Exercise instructions.
a - In the passage on Devin and Sonnet 4.5, what does the model do as it nears what it perceives as the limit of its context window? List each behavior.
b - Reproduce the part of the passage on Devin and Sonnet 4.5 starting with "Context awareness and" and going on through "that incorrect estimate.".
c - According to the passage on Devin and Sonnet 4.5, how much higher does the new Devin score on the team's Junior Developer Evals?

Text for analysis.
:::::
Cognition rebuilt Devin to run on Sonnet 4.5 rather than simply swapping models. The new Devin is reported to be twice as fast and to score 12% higher on the team's Junior Developer Evals. It is available in Agent Preview while the previous Devin remains an option. The engineering effort revealed several behavioral shifts in Sonnet 4.5 that required architectural changes rather than a drop-in replacement.

What changed with Sonnet 4.5

The model shows substantially improved planning performance and reliability in multi-hour sessions — metrics that compound across agent feedback loops. Alongside the gains, several new behaviors emerged that influenced how agents should be structured:

Context awareness and “context anxiety”

Sonnet 4.5 is aware of its context window and adapts behavior as it approaches perceived limits. That includes proactively summarizing progress and making decisive moves to conclude work.
This awareness can degrade outcomes: the model sometimes takes shortcuts or leaves tasks incomplete when it believes the window is nearly exhausted. It also consistently underestimates remaining tokens, and is precise about that incorrect estimate.
:::::
Information supplied.
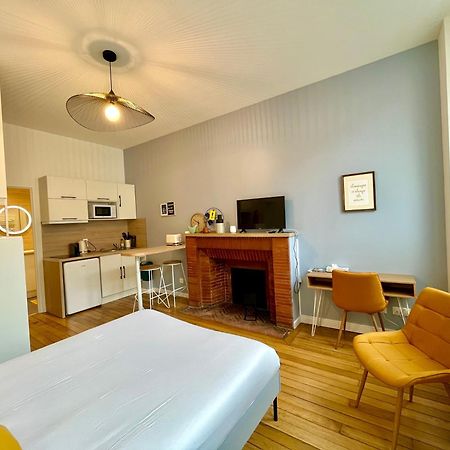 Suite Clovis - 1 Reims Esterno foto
:::::
Answer list.
a -
- Proactively summarizes its progress
- Makes decisive moves to conclude work
- Sometimes takes shortcuts
- Sometimes leaves tasks incomplete

b -
Context awareness and “context anxiety”

Sonnet 4.5 is aware of its context window and adapts behavior as it approaches perceived limits. That includes proactively summarizing progress and making decisive moves to conclude work.
This awareness can degrade outcomes: the model sometimes takes shortcuts or leaves tasks incomplete when it believes the window is nearly exhausted. It also consistently underestimates remaining tokens, and is precise about that incorrect estimate.

c - 12% higher.